Dans son mémoire, le recourant se plaint d'une violation des principes
dégagés par la jurisprudence au motif que la commination était adressée à la
société anonyme sans qu'ait été cité le nom de la personne directement visée.
Il ne prétend toutefois pas qu'il n'aurait pas eu connaissance de
l'injonction qui lui a été adressée, ni qu'il aurait pensé qu'elle était
destinée à quelqu'un d'autre, ni même qu'il y aurait eu un risque de
confusion sur la personne du destinataire. Par ailleurs, il ressort des
constatations de fait de l'arrêt attaqué, qui lient le Tribunal fédéral saisi
d'un pourvoi en nullité (art. 277bis al. 1 PPF), que la commination adressée
à la société anonyme n'a pas eu d'autre destinataire que le recourant, qui
est l'administrateur unique de cette société. Dans ces circonstances, force
est de constater que le fait que la commination ait été formellement adressée
à la société gérée par le recourant ne laissait planer aucun doute sur le
fait que c'était bien à celui-ci qu'était destinée l'injonction qu'elle
contenait. Cela suffit pour que l'on doive considérer qu'elle a été
valablement signifiée au recourant. Ce premier grief est donc mal fondé.

2.
Le recourant reproche en outre à l'autorité cantonale d'avoir considéré à
tort que la lettre comminatoire qui lui avait été adressée satisfaisait aux
exigences relatives au contenu de la menace. Selon le recourant, l'autorité
l'a simplement averti qu'elle se réservait le droit de porter plainte, sans
faire expressément référence à la menace des peines d'arrêts et d'amende
prévues à l'art. 292 CP, en se limitant à un simple renvoi à cette
disposition retranscrite en bas de page du courrier comminatoire.

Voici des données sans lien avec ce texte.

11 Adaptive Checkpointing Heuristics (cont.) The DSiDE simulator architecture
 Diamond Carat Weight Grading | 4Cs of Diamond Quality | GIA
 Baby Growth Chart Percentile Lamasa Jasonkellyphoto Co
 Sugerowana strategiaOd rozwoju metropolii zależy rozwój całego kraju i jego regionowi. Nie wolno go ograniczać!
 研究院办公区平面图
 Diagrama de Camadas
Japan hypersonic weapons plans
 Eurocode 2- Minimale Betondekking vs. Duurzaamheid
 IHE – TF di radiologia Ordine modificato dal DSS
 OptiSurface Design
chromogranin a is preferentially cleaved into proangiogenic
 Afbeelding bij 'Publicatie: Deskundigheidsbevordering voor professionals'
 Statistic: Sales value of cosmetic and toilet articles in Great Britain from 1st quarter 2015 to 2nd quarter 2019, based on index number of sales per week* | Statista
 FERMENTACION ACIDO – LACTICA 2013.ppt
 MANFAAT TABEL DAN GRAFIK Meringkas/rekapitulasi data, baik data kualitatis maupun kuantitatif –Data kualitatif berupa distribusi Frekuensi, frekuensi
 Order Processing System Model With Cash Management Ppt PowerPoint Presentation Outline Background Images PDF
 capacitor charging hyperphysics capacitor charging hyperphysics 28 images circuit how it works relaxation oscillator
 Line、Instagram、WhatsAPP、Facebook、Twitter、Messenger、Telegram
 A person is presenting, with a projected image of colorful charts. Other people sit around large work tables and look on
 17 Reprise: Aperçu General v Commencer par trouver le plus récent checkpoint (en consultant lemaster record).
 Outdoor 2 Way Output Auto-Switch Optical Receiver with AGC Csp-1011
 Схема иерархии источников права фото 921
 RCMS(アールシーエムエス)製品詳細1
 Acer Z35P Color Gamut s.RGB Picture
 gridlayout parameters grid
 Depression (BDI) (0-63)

Conformément à l'art. 292 CP, l'insoumission à une décision de l'autorité
n'est punissable que si la commination a été signifiée sous la menace de la
peine prévue par cette disposition. La notification de l'injonction doit
indiquer avec précision les sanctions auxquelles le destinataire s'expose
s'il n'obtempère pas. Il ne suffit pas de se référer à l'art. 292 CP ou de
parler de sanctions pénales. Il faut indiquer précisément qu'une insoumission
est, en vertu de l'art. 292 CP, passible des arrêts ou de l'amende (ATF 105
IV 248 consid. 1; voir également ATF 124 IV 297 consid. 4e, p. 312).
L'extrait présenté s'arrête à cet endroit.